What the exercise asks - Write the next part of the forum thread about building a dream garage in a back garden, starting after its final post.

Page text -

┌──

# not a car but a big project



## HAWKEY_SKYLINE (Mar 23, 2008)

hi all :wave:
before the pics i would like to say that i am not what you would call green fingered ........at all :lol: 
my dad was a little but no percy thrower lol and tbh the garden aint been touched for .......well gotta be ten years at least since pops passed away ! the shed was where we used to build old british bikes together so that coming down realy tore on some hart strings 

well i had compo through last year for nearly loosing my left leg ( fook it hurt ) so when it came throught i thought lets get the garage i have always wanted 
so here is a little picture story of my garden in the last four months so far










































































this is gonna be my dream garage and be perposley for my new hobbie :lol:

hope you like :wave:


----------



## duncyboy (May 31, 2009)

Wow! :doublesho

That looks like it's going to be a great place for detailing. Sorry to hear about your leg, but at least there's a silver lining to that cloud eh? 

I'm in the process of shopping around for my own place at the moment and hope I can get somewhere with a nice garage for polish and waxing free from the torments of seagulls etc :thumb:


----------



## Ste T (Jul 17, 2008)

looks fantastic, even though the garage has gone your memory's havnt...your pops would be proud..


----------



## Black TDI Turbo (Feb 24, 2009)

Wow guna be an awsome garage there, great place to start the hobbie and make some money too


----------



## dholdi (Oct 1, 2008)

Nice, thats the sort of thing I want to do in my back garden. The problem is I have to remove the garage thats built onto the side of the house to get access to it. My plan is to build something similar to what you have done, then take out the back wall of the existing garage, move everything back to the new then demolish the existing. At the same time swmbo wants an extension building on the back.


----------



## North east Car Care (Jan 14, 2008)

Nice looking space matey:thumb:


----------



## Paul_r26 (Jul 31, 2007)

Awesome, I'm very jealous!


----------



## dave355 (Jul 18, 2008)

wow its a little house very nice.


----------



## HAWKEY_SKYLINE (Mar 23, 2008)

thanks fellas  cant wait till its finished 

electrics went in today digging the trench for the armerd cable , water pipe tomoz and the remote roller shutter door is gonna be monday or tuesday 

first detail booked in is gonna be MY audi a3 lol its been needing full correction for a looonnnggg time :lol::lol:


----------



## alan_mcc (Oct 28, 2008)

hello 

hows the polo coming along? must say the garage looks smashing :thumb: what happened with the accident?


----------



## HAWKEY_SKYLINE (Mar 23, 2008)

alan_mcc said:


> hello
> 
> hows the polo coming along? must say the garage looks smashing :thumb: what happened with the accident?


its still being done slowly when i get time ! its fulll of my detailing gear at min :lol: but i think it might be going up for sale soon as i have ordered a new car from japan
as for the leg i bought a brand new mini moto and it fell apart on me after 3 hours :doublesho broken tib fib compound frature


----------



## Leemack (Mar 6, 2009)

Very very nice mate :thumb:


----------



## andye (Apr 15, 2007)

Wow, looking good so far mate, thats going to be one nice garage :thumb:


----------



## CupraRcleanR (Sep 2, 2007)

Looks fantastic that. Look forward to it being completed.

└──

Material -
┌──

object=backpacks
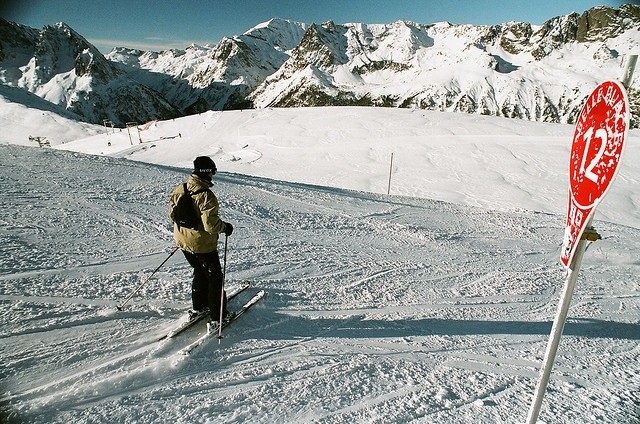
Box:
[170,182,209,231]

└──

Answer to this problem -
----------



## BIG_G (Mar 26, 2007)

Wish I had a space like that.
Good work fella hope everthing works out well.

Why is it these build threads are so good to watch the whole process from start to finish.Me thinks its a grand design thing

Nearly F1 time.


----------



## MadOnVaux! (Jun 2, 2008)

Excellent, looks a very nice erection....(sorry) lol

Did you find anything of interest lurking when you felled Sherwood Forest?


----------



## HAWKEY_SKYLINE (Mar 23, 2008)

MadOnVaux! said:


> Excellent, looks a very nice erection....(sorry) lol
> 
> Did you find anything of interest lurking when you felled Sherwood Forest?


ah thank you !!!!!:lol::lol::lol:

only the hanging gardens of babilon nowt to write home about :lol::lol::lol:


----------



## clcollins (Jul 30, 2007)

Very nice, looking forward to seeing more.

I have the same project to look forward to, the garden is a wasteland at the moment, going to put up a small sectional concrete garage until I can afford the the one I have in mind.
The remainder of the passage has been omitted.